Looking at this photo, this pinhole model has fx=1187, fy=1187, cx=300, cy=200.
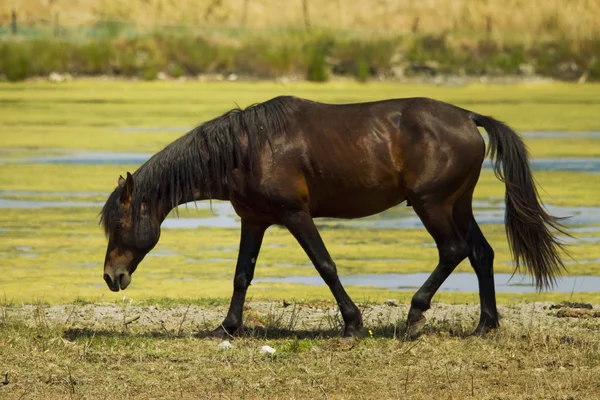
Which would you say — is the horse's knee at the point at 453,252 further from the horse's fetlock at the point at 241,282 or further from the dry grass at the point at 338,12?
the dry grass at the point at 338,12

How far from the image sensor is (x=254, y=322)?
835 centimetres

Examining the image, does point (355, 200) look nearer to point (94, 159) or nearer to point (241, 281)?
point (241, 281)

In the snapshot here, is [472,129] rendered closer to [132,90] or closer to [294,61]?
[132,90]

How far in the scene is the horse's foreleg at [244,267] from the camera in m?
8.03

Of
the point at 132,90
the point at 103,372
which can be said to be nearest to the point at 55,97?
the point at 132,90

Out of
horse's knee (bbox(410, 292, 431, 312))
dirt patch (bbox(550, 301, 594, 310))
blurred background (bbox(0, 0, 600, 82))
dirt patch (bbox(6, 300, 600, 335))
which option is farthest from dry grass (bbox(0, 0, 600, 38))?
horse's knee (bbox(410, 292, 431, 312))

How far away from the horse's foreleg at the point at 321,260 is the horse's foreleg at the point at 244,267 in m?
0.39

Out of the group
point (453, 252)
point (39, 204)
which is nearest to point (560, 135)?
point (39, 204)

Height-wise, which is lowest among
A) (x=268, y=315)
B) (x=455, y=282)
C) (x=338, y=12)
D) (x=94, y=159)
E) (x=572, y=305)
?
(x=338, y=12)

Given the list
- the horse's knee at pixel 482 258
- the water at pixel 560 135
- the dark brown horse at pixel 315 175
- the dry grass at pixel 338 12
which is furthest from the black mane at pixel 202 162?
the dry grass at pixel 338 12

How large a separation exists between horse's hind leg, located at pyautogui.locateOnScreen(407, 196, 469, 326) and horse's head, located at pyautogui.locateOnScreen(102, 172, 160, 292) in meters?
1.78

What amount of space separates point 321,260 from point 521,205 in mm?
1465

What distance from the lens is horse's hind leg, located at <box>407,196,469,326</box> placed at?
7738 mm

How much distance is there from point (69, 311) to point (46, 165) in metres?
9.72
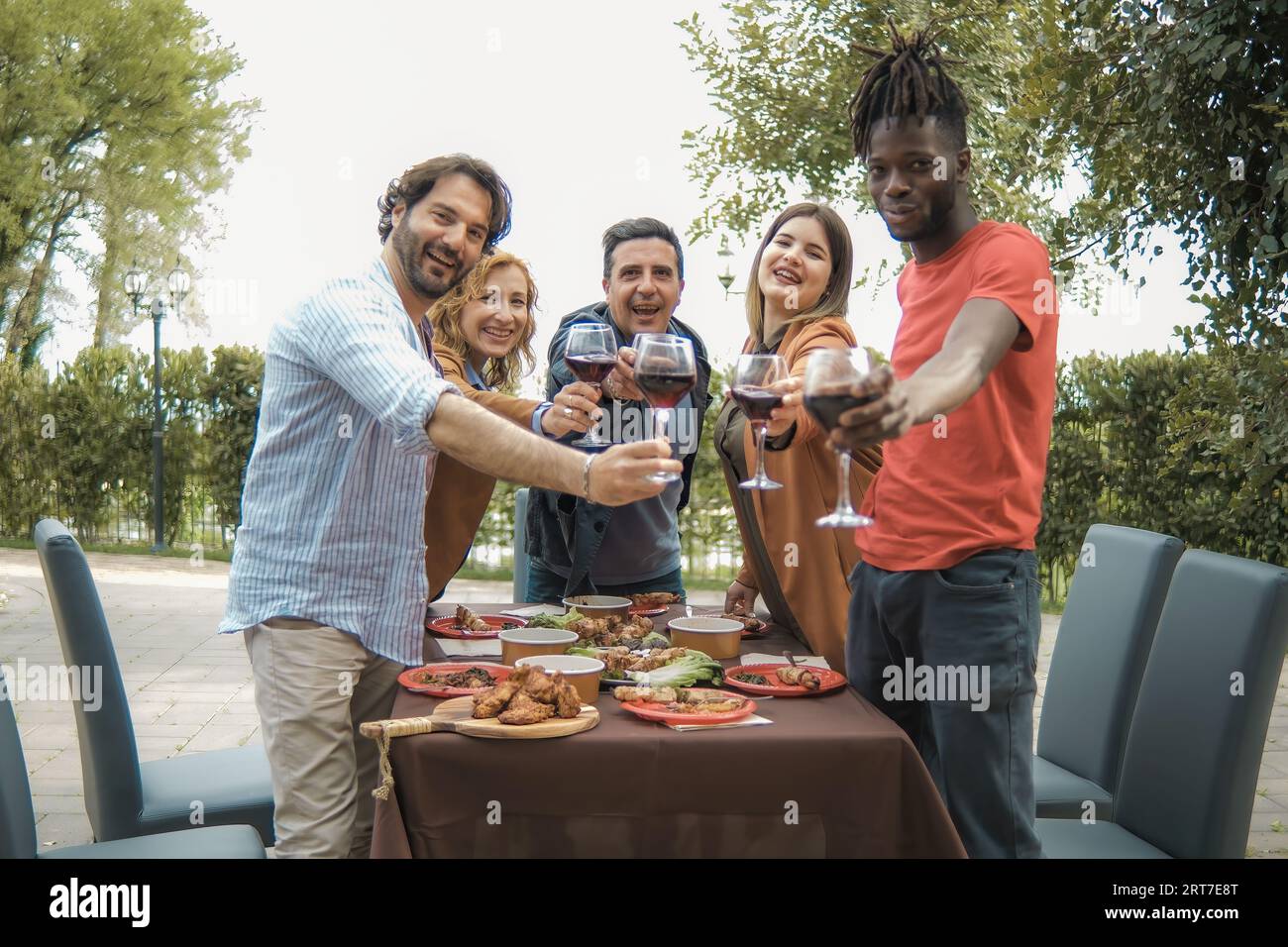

EXERCISE INSTRUCTIONS:
Locate every line in the items that contains the string "bbox", matching case exactly, and copy each of those lines.

REPLY:
horse's knee (bbox(410, 292, 431, 312))
dirt patch (bbox(550, 301, 594, 310))
blurred background (bbox(0, 0, 600, 82))
dirt patch (bbox(6, 300, 600, 335))
which option is farthest from dry grass (bbox(0, 0, 600, 38))?
horse's knee (bbox(410, 292, 431, 312))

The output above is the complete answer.